The one person who might be able to shed some light on all this was the patient known as ‘Curtis’. Keane had recently received a call informing her that he was in fact an undercover police officer: real name and rank Detective Sergeant Kevin Mallinson. The ward sister revealed that he had been rendered unconscious by an extremely strong dose of a painkiller called fentanyl. Luckily, however, doctors had been able to revive him easily enough.
‘Good. Then I need to speak to him. Now.’
‘That won’t be possible,’ the sister replied. ‘And don’t give me a speech about dead children, or national security. I’ve already fallen for it once tonight, and it won’t make any difference. You still can’t talk to the patient.’
‘Why not?’ asked Keane, with barely suppressed irritation.
‘Because one of the side-effects of fentanyl is aphasia. Or to put it another way, you can ask your man all the questions you like. But he won’t reply. You see, he’s lost the power of speech.’
Jesus wept: was nothing going to go right tonight?
Keane’s phone rang. She ignored the glare of disapproval in the ward sister’s eyes and answered. It was Walcott. ‘The suspect’s been spotted.’
‘When, where?’ Keane asked, feeling her spirits rise. Maybe it wasn’t all lost, after all.
‘An all-night caff in Brewer Street. The owner called the helpline saying that he’d just had a customer come in who looked exactly like the photofit. Two units from Agar Street nick were immediately dispatched there, but the suspect had legged it.

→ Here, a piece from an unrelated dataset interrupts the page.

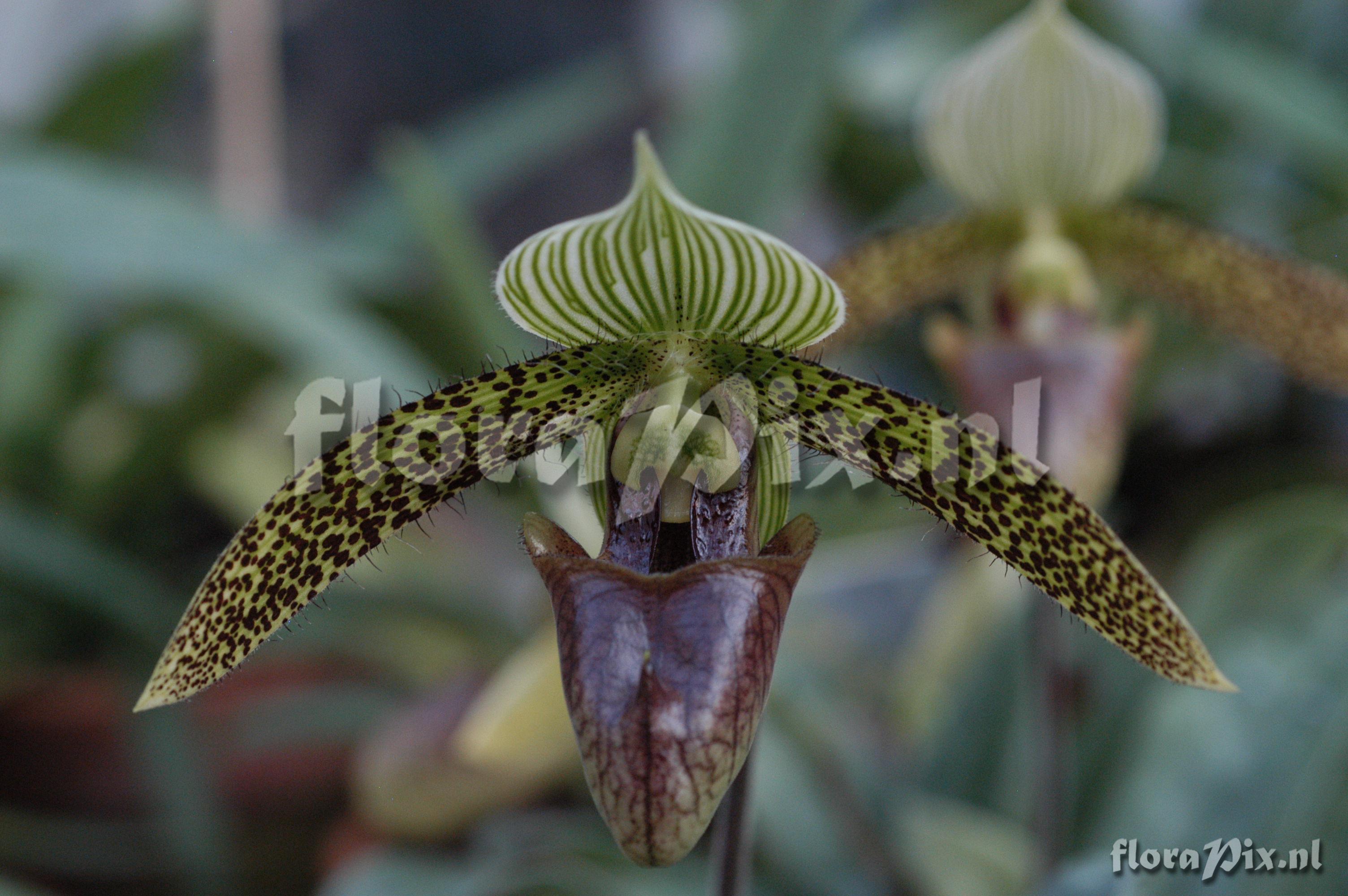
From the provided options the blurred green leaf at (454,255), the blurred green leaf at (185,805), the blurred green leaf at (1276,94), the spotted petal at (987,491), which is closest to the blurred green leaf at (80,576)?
the blurred green leaf at (185,805)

He must have been spooked because he went outside, saying he was going for a quick fag, and never came back.’
Keane’s spirits sank as fast as they’d surged. ‘Did we get anything — anything at all?’
‘Yeah, a little. A suede jacket was found in a dumpster just down the road. It resembled the one described by the Panus, and the people in the caff confirmed that the man they’d seen had been wearing it. It’s been sent to forensics for immediate examination. I told them to drop everything else and get straight on it. Hope that was the right call.’
‘Completely — a live suspect has to be a greater priority than dead victims.’
‘And there was one more thing,’ Walcott went on. ‘There were two other customers in the caff: a dancer from that strip joint Soho Gold and one of her customers. They said that they’d seen the man outside the club just a few minutes before he turned up in the caff. Seems like the bloke who runs the club, name of Danny Cropper, died about an hour ago. He had a sudden, fatal heart attack, right out of the blue. Then our man turns up and looks disturbed when he hears the news of Cropper’s death. The stripper thought they must have been friends or something.’
‘So he comes here waving an MOD pass under people’s noses. He incapacitates one of our men. He interrogates another officer before incapacitating him, too. Then he goes straight to the club, presumably looking for Cropper, and discovers that he’s just had a fatal heart attack. What the hell is going on?’
‘I don’t know, ma’am, but there’s something else. I’ve started looking into Cropper, and guess what he used to do for a living…’
‘Please don’t tell me that he was in the Royal Marines.’
‘Close. He was a warrant officer in the Parachute Regiment.’